Bioinformatics. 2014 May 15;30(10):1392-9. doi: 10.1093/bioinformatics/btu027. Epub 2014 Jan 21.
Microarray results accumulated in public repositories are widely reused in meta-analytical studies and secondary databases. The quality of the data obtained with this technology varies from experiment to experiment, and an efficient method for quality assessment is necessary to ensure their reliability.

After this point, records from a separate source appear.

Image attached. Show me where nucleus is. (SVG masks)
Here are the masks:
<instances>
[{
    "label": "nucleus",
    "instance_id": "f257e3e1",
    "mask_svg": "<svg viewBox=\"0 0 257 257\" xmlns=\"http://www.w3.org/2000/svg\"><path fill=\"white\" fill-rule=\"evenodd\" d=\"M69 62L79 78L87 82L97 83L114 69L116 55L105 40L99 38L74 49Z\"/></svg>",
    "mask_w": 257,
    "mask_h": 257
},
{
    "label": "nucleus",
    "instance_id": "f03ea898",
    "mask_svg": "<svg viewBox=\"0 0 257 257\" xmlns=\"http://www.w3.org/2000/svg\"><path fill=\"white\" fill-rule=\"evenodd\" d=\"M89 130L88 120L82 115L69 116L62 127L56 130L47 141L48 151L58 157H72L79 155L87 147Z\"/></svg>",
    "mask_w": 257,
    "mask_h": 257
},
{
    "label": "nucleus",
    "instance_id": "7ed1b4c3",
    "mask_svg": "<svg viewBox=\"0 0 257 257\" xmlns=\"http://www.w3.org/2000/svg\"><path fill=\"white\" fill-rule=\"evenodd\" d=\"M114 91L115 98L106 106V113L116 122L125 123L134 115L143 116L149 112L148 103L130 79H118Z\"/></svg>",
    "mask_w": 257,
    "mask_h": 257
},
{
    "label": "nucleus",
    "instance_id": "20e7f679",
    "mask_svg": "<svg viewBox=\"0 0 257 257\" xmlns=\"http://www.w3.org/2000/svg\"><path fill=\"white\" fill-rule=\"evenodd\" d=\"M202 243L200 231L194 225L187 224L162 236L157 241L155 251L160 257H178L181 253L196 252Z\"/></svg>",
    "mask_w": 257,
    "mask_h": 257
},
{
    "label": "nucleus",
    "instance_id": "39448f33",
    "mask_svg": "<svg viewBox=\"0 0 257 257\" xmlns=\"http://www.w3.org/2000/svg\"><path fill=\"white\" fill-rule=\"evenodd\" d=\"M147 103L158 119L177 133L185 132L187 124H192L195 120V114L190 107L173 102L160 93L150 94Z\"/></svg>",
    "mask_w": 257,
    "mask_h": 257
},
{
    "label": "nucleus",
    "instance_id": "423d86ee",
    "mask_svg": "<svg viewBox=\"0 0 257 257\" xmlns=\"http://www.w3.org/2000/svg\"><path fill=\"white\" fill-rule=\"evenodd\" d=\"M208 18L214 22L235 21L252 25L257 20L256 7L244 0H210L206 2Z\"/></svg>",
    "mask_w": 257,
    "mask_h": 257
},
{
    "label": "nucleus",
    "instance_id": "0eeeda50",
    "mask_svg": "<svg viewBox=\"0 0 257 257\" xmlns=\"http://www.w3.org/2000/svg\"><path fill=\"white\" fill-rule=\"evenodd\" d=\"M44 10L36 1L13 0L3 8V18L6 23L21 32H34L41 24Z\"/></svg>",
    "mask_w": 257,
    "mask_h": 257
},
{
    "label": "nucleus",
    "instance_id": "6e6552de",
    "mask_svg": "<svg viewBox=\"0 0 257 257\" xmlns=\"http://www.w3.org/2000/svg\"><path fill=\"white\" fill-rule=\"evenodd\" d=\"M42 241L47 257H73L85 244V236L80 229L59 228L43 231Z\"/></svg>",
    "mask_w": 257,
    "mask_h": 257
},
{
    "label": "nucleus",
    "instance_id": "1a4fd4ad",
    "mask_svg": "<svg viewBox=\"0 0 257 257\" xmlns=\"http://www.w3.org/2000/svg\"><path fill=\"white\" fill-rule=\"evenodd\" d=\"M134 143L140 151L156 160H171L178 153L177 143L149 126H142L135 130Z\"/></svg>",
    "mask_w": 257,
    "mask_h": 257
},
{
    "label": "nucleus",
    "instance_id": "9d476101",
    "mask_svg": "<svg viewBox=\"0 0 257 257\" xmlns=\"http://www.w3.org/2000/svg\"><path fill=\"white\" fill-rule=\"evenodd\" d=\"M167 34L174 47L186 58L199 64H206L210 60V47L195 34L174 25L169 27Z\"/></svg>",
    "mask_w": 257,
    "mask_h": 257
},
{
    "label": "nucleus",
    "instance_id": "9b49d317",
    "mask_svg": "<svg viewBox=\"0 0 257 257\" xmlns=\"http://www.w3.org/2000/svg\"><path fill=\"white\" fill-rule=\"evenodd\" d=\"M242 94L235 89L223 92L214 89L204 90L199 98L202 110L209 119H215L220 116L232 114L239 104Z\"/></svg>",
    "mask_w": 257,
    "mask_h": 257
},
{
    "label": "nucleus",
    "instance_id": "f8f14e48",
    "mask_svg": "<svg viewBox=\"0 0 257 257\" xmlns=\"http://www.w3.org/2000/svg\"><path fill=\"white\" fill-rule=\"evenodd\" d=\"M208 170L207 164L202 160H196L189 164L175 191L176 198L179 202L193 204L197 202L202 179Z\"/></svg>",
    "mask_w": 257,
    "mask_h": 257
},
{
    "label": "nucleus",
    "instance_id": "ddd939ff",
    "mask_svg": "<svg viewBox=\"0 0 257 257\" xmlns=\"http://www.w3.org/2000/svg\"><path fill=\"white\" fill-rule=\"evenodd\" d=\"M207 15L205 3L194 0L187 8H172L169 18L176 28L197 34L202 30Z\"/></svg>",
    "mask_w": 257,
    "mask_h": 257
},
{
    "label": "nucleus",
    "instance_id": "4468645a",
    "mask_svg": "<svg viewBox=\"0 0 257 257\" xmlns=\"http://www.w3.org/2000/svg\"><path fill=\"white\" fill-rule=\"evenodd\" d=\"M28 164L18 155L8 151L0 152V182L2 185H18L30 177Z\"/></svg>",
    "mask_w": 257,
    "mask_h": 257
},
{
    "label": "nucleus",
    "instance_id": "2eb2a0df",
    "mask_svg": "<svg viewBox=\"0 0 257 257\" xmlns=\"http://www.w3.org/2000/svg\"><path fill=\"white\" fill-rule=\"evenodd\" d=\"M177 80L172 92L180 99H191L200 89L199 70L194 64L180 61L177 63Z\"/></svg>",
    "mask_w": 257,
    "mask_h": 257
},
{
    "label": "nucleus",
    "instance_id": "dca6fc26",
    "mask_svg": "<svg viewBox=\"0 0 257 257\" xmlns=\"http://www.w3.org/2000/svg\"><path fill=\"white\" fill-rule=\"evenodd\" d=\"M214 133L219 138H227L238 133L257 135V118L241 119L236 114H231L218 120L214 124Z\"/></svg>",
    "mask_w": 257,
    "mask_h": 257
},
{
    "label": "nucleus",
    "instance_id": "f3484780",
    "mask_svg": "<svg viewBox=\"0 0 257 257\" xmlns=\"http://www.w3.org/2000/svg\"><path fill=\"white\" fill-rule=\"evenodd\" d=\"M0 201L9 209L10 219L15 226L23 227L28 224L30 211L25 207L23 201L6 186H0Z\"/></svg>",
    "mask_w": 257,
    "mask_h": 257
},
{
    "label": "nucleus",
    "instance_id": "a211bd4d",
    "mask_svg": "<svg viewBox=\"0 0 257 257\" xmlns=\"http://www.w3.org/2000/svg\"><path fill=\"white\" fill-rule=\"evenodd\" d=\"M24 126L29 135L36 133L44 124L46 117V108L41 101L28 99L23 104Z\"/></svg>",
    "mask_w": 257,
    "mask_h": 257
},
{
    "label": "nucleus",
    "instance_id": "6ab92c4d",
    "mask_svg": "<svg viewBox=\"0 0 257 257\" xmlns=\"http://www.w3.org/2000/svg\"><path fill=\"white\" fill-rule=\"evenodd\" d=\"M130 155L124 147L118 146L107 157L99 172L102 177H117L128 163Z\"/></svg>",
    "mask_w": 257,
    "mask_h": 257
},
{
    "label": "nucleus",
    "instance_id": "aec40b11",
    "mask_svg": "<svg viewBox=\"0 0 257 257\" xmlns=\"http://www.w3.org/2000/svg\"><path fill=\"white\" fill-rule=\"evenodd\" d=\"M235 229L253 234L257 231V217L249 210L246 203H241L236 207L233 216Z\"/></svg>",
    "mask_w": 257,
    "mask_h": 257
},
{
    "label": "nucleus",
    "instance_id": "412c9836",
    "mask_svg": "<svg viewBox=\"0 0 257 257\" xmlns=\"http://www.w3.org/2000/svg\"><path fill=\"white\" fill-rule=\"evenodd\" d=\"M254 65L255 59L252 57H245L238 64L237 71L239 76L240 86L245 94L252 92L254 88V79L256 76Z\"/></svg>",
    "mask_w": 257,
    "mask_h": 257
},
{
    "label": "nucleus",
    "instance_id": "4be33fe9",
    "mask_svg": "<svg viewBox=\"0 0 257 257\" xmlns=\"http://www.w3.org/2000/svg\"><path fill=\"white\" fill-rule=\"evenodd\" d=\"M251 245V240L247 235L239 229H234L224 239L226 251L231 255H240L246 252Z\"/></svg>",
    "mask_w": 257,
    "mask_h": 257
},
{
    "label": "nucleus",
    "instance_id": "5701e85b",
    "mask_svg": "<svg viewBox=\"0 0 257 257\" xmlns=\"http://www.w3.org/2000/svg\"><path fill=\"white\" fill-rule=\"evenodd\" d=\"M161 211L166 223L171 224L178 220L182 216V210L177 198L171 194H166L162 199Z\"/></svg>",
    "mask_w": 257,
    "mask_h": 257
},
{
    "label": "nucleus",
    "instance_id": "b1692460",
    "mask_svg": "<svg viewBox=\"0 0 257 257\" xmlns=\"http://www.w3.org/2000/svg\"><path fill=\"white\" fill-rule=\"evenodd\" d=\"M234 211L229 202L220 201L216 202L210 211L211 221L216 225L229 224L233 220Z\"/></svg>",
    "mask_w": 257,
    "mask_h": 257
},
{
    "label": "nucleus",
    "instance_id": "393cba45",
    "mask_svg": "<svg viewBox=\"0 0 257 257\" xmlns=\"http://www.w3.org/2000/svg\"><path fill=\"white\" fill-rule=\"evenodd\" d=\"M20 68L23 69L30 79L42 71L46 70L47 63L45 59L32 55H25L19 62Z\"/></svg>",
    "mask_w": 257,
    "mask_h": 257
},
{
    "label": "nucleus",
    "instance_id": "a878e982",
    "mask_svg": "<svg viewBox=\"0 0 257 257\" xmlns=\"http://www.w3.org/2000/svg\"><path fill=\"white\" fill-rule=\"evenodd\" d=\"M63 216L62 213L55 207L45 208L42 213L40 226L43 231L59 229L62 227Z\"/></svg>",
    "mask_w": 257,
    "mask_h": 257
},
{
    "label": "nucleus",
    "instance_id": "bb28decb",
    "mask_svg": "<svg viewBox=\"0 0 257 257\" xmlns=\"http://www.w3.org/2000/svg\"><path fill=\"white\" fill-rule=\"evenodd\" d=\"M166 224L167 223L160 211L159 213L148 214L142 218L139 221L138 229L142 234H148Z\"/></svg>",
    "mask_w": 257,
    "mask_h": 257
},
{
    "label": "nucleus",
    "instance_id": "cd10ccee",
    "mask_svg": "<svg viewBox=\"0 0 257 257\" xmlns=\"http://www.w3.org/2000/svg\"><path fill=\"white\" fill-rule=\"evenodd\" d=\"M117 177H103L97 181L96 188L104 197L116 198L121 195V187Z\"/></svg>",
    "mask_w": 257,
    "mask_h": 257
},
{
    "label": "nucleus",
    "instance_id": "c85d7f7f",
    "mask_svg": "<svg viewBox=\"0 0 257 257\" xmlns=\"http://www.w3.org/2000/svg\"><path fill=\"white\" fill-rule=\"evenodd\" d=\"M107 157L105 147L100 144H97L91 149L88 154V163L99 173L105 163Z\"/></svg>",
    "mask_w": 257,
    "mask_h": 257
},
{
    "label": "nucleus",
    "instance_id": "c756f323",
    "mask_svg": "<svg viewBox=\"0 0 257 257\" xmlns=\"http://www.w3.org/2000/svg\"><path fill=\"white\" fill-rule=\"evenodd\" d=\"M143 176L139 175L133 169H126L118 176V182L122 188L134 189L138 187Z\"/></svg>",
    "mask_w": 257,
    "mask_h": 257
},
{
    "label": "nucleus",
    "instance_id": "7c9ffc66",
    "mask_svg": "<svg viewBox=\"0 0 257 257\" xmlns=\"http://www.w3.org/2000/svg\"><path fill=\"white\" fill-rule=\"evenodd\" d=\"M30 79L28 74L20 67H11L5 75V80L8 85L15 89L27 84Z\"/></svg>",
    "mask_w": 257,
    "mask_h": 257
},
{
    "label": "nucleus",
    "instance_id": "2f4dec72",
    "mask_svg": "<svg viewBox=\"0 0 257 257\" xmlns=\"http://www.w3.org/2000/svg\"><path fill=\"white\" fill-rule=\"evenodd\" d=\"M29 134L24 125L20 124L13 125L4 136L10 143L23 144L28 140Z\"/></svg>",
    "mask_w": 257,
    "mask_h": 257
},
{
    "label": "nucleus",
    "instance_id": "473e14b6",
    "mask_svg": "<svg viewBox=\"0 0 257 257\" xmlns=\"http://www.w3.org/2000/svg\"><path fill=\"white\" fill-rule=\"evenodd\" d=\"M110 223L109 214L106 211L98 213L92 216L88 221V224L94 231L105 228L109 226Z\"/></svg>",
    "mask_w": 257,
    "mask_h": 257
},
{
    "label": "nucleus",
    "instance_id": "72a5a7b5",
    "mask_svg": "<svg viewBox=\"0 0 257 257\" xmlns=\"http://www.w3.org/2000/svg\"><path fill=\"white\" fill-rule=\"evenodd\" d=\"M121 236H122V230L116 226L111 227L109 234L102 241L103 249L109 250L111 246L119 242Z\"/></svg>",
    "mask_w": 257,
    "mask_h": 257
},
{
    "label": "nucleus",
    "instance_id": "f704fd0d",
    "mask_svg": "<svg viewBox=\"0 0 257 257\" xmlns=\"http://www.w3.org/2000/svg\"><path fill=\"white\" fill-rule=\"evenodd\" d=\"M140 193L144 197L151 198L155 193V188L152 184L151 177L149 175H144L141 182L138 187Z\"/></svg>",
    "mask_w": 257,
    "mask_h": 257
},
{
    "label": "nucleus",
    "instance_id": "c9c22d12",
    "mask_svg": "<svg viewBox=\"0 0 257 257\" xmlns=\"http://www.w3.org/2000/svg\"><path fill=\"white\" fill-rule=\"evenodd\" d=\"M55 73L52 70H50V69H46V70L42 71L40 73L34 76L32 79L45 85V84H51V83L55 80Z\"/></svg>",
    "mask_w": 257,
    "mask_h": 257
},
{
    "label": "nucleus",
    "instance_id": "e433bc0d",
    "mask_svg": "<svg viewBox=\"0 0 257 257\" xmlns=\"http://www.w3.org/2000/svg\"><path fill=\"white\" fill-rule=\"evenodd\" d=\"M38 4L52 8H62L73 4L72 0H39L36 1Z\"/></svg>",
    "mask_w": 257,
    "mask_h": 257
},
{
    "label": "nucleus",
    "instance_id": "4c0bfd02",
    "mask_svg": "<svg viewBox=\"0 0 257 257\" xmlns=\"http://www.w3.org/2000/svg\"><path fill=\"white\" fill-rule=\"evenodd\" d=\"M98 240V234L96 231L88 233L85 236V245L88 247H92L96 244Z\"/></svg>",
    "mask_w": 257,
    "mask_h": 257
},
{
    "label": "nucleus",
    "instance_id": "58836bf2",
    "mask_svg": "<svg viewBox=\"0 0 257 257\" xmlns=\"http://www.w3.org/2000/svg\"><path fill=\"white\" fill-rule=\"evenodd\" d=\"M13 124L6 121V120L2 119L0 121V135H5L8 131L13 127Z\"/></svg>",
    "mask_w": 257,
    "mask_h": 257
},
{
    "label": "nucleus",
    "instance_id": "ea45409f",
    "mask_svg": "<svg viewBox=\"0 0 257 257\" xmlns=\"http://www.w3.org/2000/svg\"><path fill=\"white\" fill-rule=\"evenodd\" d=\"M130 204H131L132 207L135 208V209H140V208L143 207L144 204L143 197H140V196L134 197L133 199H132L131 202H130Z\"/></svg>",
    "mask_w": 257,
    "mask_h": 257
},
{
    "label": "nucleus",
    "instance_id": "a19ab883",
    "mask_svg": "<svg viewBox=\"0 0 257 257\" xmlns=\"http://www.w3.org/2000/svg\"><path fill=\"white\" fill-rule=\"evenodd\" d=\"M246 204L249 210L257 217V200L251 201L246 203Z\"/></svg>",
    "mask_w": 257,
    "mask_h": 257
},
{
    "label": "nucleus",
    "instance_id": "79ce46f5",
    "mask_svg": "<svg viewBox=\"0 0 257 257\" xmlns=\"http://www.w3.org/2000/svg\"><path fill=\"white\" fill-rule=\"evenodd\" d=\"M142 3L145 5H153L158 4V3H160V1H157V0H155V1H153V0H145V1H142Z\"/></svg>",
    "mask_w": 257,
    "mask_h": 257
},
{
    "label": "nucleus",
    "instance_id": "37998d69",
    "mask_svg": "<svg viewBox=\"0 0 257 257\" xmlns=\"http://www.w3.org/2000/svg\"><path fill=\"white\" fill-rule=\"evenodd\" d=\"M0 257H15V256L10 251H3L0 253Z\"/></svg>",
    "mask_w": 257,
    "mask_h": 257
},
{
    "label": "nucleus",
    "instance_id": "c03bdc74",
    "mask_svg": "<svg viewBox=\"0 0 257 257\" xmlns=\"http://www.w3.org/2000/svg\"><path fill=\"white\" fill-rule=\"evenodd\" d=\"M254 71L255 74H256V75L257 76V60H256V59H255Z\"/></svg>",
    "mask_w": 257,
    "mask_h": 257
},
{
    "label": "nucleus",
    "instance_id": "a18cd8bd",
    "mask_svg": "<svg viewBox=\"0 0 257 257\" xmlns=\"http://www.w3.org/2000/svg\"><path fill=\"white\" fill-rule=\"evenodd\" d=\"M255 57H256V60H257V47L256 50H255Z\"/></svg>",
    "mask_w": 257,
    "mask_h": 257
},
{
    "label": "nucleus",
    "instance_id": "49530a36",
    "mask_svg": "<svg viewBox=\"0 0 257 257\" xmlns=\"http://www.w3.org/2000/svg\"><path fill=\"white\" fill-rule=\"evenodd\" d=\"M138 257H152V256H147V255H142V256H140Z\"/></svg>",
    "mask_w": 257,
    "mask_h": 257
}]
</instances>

The lack of a good benchmark has hampered evaluation of existing methods for quality control. In this study, we propose a new independent quality metric that is based on evolutionary conservation of expression profiles. We show, using 11 large organ-specific datasets, that IQRray, a new quality metrics developed by us, exhibits the highest correlation with this reference metric, among 14 metrics tested. IQRray outperforms other methods in identification of poor quality arrays in datasets composed of arrays from many independent experiments. In contrast, the performance of methods designed for detecting outliers in a single experiment like Normalized Unscaled Standard Error and Relative Log Expression was low because of the inability of these methods to detect datasets containing only low-quality arrays and because the scores cannot be directly compared between experiments.
The R implementation of IQRray is available at: ftp://lausanne.isb-sib.ch/pub/databases/Bgee/general/IQRray.R.
Supplementary data are available at Bioinformatics online.
公共存储库中积累的微阵列结果被广泛用于元分析研究和二级数据库中。这项技术获得的数据质量因实验而异,因此需要一种有效的质量评估方法来确保其可靠性。
缺乏良好的基准妨碍了对现有质量控制方法的评估。在这项研究中,我们提出了一种新的基于表达谱进化保守性的独立质量指标。我们使用 11 个大型器官特异性数据集表明,我们开发的新质量指标 IQRray 在 14 种测试指标中与该参考指标的相关性最高。在由来自许多独立实验的阵列组成的数据集,IQRray 在识别低质量阵列方面优于其他方法。相比之下,设计用于检测单个实验中异常值的方法(如归一化未缩放标准误差和相对对数表达)的性能较低,因为这些方法无法检测仅包含低质量阵列的数据集,并且无法直接在实验之间比较得分。
IQRray 的 R 实现可在以下网址获得:ftp://lausanne.isb-sib.ch/pub/databases/Bgee/general/IQRray.R。
补充数据可在 Bioinformatics 在线获得。